§ **WHAT TO PRODUCE**
Return the full listing exactly as it is written.

Records contained in a dataset
--- begin ---
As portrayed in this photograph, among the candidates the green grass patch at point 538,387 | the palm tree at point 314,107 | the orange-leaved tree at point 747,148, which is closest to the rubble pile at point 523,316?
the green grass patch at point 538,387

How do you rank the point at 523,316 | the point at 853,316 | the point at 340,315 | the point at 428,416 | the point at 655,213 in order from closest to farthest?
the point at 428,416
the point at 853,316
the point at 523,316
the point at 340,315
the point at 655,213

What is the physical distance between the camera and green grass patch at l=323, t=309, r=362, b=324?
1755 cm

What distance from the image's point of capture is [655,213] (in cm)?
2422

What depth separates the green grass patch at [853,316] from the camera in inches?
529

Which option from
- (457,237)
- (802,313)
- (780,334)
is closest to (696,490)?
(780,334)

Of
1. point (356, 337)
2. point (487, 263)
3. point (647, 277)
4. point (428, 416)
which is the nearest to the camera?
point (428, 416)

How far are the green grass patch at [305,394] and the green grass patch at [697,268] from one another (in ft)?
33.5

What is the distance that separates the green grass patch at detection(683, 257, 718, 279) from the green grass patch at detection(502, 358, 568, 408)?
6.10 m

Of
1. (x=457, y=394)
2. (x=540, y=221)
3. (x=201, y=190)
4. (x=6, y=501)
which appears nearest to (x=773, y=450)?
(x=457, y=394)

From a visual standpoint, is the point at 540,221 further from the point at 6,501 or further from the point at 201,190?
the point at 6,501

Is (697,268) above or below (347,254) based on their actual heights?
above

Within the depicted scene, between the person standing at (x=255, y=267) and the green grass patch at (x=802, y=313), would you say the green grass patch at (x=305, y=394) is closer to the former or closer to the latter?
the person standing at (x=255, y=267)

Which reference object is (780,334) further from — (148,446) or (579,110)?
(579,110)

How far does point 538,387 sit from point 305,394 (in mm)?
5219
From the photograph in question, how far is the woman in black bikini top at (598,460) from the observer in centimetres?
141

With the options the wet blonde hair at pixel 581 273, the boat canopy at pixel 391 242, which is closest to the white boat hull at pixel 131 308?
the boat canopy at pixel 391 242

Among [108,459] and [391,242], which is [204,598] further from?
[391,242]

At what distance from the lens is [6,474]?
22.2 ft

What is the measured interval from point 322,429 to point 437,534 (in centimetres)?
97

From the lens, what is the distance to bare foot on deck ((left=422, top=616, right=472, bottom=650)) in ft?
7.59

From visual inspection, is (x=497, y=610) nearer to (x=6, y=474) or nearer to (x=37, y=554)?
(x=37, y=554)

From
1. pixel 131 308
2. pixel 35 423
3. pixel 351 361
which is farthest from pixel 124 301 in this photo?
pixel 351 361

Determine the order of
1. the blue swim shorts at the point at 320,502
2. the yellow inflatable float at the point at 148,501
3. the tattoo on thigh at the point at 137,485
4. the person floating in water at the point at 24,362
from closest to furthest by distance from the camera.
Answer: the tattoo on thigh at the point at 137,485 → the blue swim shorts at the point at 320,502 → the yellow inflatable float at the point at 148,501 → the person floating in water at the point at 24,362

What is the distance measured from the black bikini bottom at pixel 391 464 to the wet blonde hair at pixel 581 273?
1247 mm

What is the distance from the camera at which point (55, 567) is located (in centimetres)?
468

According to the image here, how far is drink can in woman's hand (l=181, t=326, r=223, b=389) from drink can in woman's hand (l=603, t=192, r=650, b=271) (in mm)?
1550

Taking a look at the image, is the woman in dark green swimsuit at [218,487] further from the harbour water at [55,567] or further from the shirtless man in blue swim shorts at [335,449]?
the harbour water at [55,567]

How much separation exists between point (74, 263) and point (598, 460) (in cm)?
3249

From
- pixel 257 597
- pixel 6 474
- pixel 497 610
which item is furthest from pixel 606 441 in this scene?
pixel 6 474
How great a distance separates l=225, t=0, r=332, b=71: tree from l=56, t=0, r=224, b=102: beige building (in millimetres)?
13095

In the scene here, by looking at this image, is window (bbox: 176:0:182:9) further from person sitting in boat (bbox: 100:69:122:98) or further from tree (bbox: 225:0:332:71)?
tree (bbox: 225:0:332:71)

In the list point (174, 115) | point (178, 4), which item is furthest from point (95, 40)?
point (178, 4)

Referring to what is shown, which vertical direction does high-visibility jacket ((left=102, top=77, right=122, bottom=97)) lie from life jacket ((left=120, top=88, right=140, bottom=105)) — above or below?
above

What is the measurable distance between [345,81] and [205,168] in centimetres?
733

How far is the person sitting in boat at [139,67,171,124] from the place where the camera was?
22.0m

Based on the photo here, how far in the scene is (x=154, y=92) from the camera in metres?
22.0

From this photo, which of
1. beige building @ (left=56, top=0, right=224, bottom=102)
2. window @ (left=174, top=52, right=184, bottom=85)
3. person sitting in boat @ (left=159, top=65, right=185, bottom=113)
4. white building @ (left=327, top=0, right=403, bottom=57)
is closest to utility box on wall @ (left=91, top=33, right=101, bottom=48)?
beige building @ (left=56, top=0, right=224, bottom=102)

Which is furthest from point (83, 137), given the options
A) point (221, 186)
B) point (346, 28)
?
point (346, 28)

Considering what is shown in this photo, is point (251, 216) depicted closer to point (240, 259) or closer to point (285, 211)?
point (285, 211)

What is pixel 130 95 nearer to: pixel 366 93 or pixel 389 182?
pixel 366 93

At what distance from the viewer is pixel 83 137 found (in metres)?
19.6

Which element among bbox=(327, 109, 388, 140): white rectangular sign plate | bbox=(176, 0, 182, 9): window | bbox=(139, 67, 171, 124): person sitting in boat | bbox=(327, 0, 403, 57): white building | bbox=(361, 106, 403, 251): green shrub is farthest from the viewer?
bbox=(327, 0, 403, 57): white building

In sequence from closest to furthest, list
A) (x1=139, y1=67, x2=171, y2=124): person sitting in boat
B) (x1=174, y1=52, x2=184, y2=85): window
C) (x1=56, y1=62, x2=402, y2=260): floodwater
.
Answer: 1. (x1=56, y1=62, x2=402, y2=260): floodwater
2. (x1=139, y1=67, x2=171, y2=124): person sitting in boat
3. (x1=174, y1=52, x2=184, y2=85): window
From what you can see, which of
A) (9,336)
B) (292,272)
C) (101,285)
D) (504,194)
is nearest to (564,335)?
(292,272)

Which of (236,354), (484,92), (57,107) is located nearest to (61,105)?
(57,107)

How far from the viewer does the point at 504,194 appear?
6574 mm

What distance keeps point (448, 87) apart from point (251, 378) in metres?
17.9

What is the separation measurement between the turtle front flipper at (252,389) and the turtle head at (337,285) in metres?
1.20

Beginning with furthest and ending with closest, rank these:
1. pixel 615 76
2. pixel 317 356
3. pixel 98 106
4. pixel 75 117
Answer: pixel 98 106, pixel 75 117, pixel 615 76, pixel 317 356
--- end ---
§ **EXPECTED OUTPUT**
As portrayed in this photograph, among the candidates the green grass patch at point 538,387 | the palm tree at point 314,107 | the orange-leaved tree at point 747,148, which is closest to the rubble pile at point 523,316?
the green grass patch at point 538,387

How do you rank the point at 523,316 | the point at 853,316 | the point at 340,315 | the point at 428,416 | the point at 655,213 in order from closest to farthest?
the point at 428,416
the point at 853,316
the point at 523,316
the point at 340,315
the point at 655,213

What is the physical distance between the camera and green grass patch at l=323, t=309, r=362, b=324?
1755 cm

What distance from the image's point of capture is [655,213] (in cm)?
2422

What depth separates the green grass patch at [853,316] from the camera in inches?
529

Which option from
- (457,237)
- (802,313)
- (780,334)
is closest to (696,490)?
(780,334)

Of
1. point (356, 337)
2. point (487, 263)
3. point (647, 277)
4. point (428, 416)
which is the nearest to the camera?
point (428, 416)

How far are the green grass patch at [305,394] and the green grass patch at [697,268] from one another (in ft)?
33.5

What is the distance that separates the green grass patch at detection(683, 257, 718, 279) from the green grass patch at detection(502, 358, 568, 408)?
6.10 m

Of
1. (x=457, y=394)
2. (x=540, y=221)
3. (x=201, y=190)
4. (x=6, y=501)
which appears nearest to (x=773, y=450)?
(x=457, y=394)

From a visual standpoint, is the point at 540,221 further from the point at 6,501 or further from the point at 201,190?
the point at 6,501

Is (697,268) above or below (347,254) based on their actual heights?
above

Within the depicted scene, between the person standing at (x=255, y=267) and the green grass patch at (x=802, y=313), would you say the green grass patch at (x=305, y=394) is closer to the former or closer to the latter?
the person standing at (x=255, y=267)

Which reference object is (780,334) further from — (148,446) or (579,110)?
(579,110)

How far does point 538,387 sit from point 305,394 (in mm)?
5219
From the photograph in question, how far is the woman in black bikini top at (598,460) from the observer in centimetres?
141

With the options the wet blonde hair at pixel 581 273, the boat canopy at pixel 391 242, which is closest to the white boat hull at pixel 131 308?
the boat canopy at pixel 391 242

Among [108,459] and [391,242], which is [204,598] further from?
[391,242]

At what distance from the lens is [6,474]?
22.2 ft

What is the measured interval from point 322,429 to point 437,534 (in centimetres)?
97

From the lens, what is the distance to bare foot on deck ((left=422, top=616, right=472, bottom=650)) in ft?
7.59

From visual inspection, is (x=497, y=610) nearer to (x=6, y=474) or nearer to (x=37, y=554)?
(x=37, y=554)

From
1. pixel 131 308
2. pixel 35 423
3. pixel 351 361
which is farthest from pixel 124 301 in this photo?
pixel 351 361

Determine the order of
1. the blue swim shorts at the point at 320,502
2. the yellow inflatable float at the point at 148,501
3. the tattoo on thigh at the point at 137,485
4. the person floating in water at the point at 24,362
from closest to furthest by distance from the camera.
Answer: the tattoo on thigh at the point at 137,485 → the blue swim shorts at the point at 320,502 → the yellow inflatable float at the point at 148,501 → the person floating in water at the point at 24,362

What is the distance measured from the black bikini bottom at pixel 391 464 to the wet blonde hair at pixel 581 273?
1247 mm

What is the distance from the camera at which point (55, 567) is located (in centimetres)?
468

According to the image here, how far is drink can in woman's hand (l=181, t=326, r=223, b=389) from drink can in woman's hand (l=603, t=192, r=650, b=271) (in mm)?
1550

Taking a look at the image, is the woman in dark green swimsuit at [218,487] further from the harbour water at [55,567] or further from the shirtless man in blue swim shorts at [335,449]?
the harbour water at [55,567]

How much separation exists between point (74, 263) and point (598, 460) (in cm)?
3249

From
- pixel 257 597
- pixel 6 474
- pixel 497 610
which item is furthest from pixel 606 441 in this scene?
pixel 6 474
How great a distance separates l=225, t=0, r=332, b=71: tree from l=56, t=0, r=224, b=102: beige building (in millimetres)?
13095

In the scene here, by looking at this image, is window (bbox: 176:0:182:9) further from person sitting in boat (bbox: 100:69:122:98) or further from tree (bbox: 225:0:332:71)?
tree (bbox: 225:0:332:71)

In the list point (174, 115) | point (178, 4), which item is furthest from point (95, 40)?
point (178, 4)

Referring to what is shown, which vertical direction does high-visibility jacket ((left=102, top=77, right=122, bottom=97)) lie from life jacket ((left=120, top=88, right=140, bottom=105)) — above or below?
above

What is the measurable distance between [345,81] and [205,168] in centimetres?
733

How far is the person sitting in boat at [139,67,171,124] from the place where the camera was?
22.0m

Based on the photo here, how far in the scene is (x=154, y=92) from the camera in metres?
22.0

From this photo, which of
1. beige building @ (left=56, top=0, right=224, bottom=102)
2. window @ (left=174, top=52, right=184, bottom=85)
3. person sitting in boat @ (left=159, top=65, right=185, bottom=113)
4. white building @ (left=327, top=0, right=403, bottom=57)
is closest to utility box on wall @ (left=91, top=33, right=101, bottom=48)?
beige building @ (left=56, top=0, right=224, bottom=102)

Which is furthest from point (83, 137), given the options
A) point (221, 186)
B) point (346, 28)
?
point (346, 28)

Considering what is shown in this photo, is point (251, 216) depicted closer to point (240, 259) or closer to point (285, 211)?
point (285, 211)

What is pixel 130 95 nearer to: pixel 366 93 or pixel 389 182?
pixel 366 93

At what distance from the viewer is pixel 83 137 found (in metres)?
19.6

Which element among bbox=(327, 109, 388, 140): white rectangular sign plate | bbox=(176, 0, 182, 9): window | bbox=(139, 67, 171, 124): person sitting in boat | bbox=(327, 0, 403, 57): white building | bbox=(361, 106, 403, 251): green shrub is farthest from the viewer?
bbox=(327, 0, 403, 57): white building

In sequence from closest to furthest, list
A) (x1=139, y1=67, x2=171, y2=124): person sitting in boat
B) (x1=174, y1=52, x2=184, y2=85): window
C) (x1=56, y1=62, x2=402, y2=260): floodwater
.
Answer: 1. (x1=56, y1=62, x2=402, y2=260): floodwater
2. (x1=139, y1=67, x2=171, y2=124): person sitting in boat
3. (x1=174, y1=52, x2=184, y2=85): window
From what you can see, which of
A) (9,336)
B) (292,272)
C) (101,285)
D) (504,194)
is nearest to (564,335)?
(292,272)

Which of (236,354), (484,92), (57,107) is located nearest to (61,105)?
(57,107)

How far from the viewer does the point at 504,194 appear?
6574 mm

What distance keeps point (448, 87) apart from point (251, 378) in metres?
17.9

What is the separation measurement between the turtle front flipper at (252,389) and the turtle head at (337,285) in metres?
1.20

Beginning with furthest and ending with closest, rank these:
1. pixel 615 76
2. pixel 317 356
3. pixel 98 106
4. pixel 75 117
Answer: pixel 98 106, pixel 75 117, pixel 615 76, pixel 317 356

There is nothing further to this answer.